Il volumetto è pubblicato nella collana ‘Bibliotheca Sarda – Cultura e Scrittura di un’Isola’ della Illisso, una casa editrice di nicchia che raccoglie i testi del patrimonio culturale sardo e che permette di approfondire aspetti noti e meno noti dell’isola, vantando svariati autori nonimmediatamente collegabili tra loro, da Grazia Deledda a D. H. Lawrence, da Emilio Lussu a Sergio Atzeni.

Una scrittura pittorica

La raccolta si segnala per la capacità descrittiva di Nivola, in grado di esprimersi in pennellate anche attraverso le parole, la cui scelta certosina rivela un’indiscutibile attenzione per le forme (si legge di dischi, ovali, tondeggianti) e i colori (a emergere è soprattutto il rosso, l’ambra, il giallo dei pulcini, in definitiva i colori caldi; ma non manca il resto della tavolozza, mentre il biancore viene definito vibrante, una scelta aggettivale che attesta l’occhio pittorico di chi la sfoggia). Un grande rilievo assumono inoltre i dettagli relativi alla luce del giorno, soprattutto quella meridiana, che si riflette sui tetti, che liquefà la terra brulla e le strade deserte, che si impegna a far avvizzire fiori sbocciati durante la frescura notturna. Quella che emerge dalla prosa di Nivola è dunque un’estate perenne, in cui i grilli cantano melodie monotone, le ombre spariscono da terra e l’aria umida si appiccica ai corpi bisognosi di riparo. E il silenzio regna sovrano, donando un senso di immobilità:

[…] l’attimo di immobilità del violinista quando appoggia l’archetto sulle corde, prima di cominciare a suonare; l’immobilità del sole che ha raggiunto lo zenit, prima di iniziare la discesa; un’immobilità che voglio far durare ancora un po’. E prometto solennemente a me stesso: «Voglio ricordare per tutta la vita la bellezza di questo momento».

Volti di un unico uomo

Nivola è un Giano bifronte: mostra l’anima dell’artista famoso, in contatto con l’élite intellettuale newyorkese, e contemporaneamente sa di possedere l’animo dell’uomo popolare, in verità mai rinnegato ma mostrato come exemplum di forza di volontà e capacità di adattamento.

Attraverso l’impianto favolistico del racconto, in cui affiora un linguaggio semplice – specchio della genuinità delle azioni rappresentate – e l’asprezza di alcuni temi – primo tra tutti, la fame – dichiara il significato pedagogico e non psicologico delle memorie: Ho capito tutto il giorno che mia madre si è rifiutata di darmi il pane. L’operazione compiuta da Nivola non è un’introspezione alla Zeno Cosini, non è una ricerca del significato dell’essere e dell’esistere; è piuttosto un modo per comprendere chi è diventato e attraverso quali esperienze tangibili (la mancanza d’amore per la madre, l’assenza di una figura di riferimento, il lavoro duro, la denutrizione: la fine del pane era la fine del mondo).

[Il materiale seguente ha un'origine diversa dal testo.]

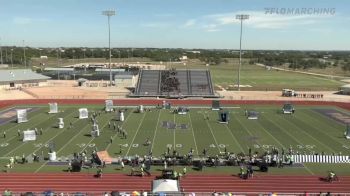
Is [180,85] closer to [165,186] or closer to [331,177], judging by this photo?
[331,177]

La raccolta è suggellata da una triade poetica, naturale estensione del linguaggio del desiderio della rievocazione, che prende vita attraverso i sensi dello scrittore-pittore. Una precisa scelta stilistica infatti prevede che la prima memoria sia aperta con il verbo vedere declinato alla seconda persona plurale: vedete è un invito alla partecipazione, al coinvolgimento totale del lettore.

In dialogo con le isole

Orani è in realtà la rappresentazione metaforica della Sardegna: Nivola non è altro che l’esponente maggiore dell’isolitudine – per usare un termine tipico di un altro isolano, Gesualdo Bufalino – sarda, in grado di riflettersi nel tratto nitido ma nervoso che popola i disegni della raccolta. Le memorie sono infatti corredate da bozze fitte di casupole, alberi, stradine, scale, campi coltivati: un disordine caotico che testimonia una solitudine di fondo, inespressa ma presente costantemente.

Il dialogo tra isolani è dunque instaurato per affinità elettive; tra tutti, non può non essere citato quello con Verga, come ad esempio emerge nella scena della lavorazione del grano, che rimanda alle grandi scene corali dei Malavoglia, in cui appare la filosofia della catena di montaggio in cui ognuno, dal più piccolo al più grande, ha un compito ben preciso da rispettare. Il paese diventa così un’unica grande famiglia, un congegno che, se ben oliato, può lavorare grazie all’armonia di tutti i suoi elementi.

Espatriare l’arte

La condizione di migrante spinse Nivola a farsi autore senza un progetto iniziale, commisurando infanzia e immaginazione, una dote che gli valse una grande carriera e che egli attribuì alla madre, descritta in una deliziosa scena come vagante per le stanze della casa assorta nei suoi sogni ad occhi aperti.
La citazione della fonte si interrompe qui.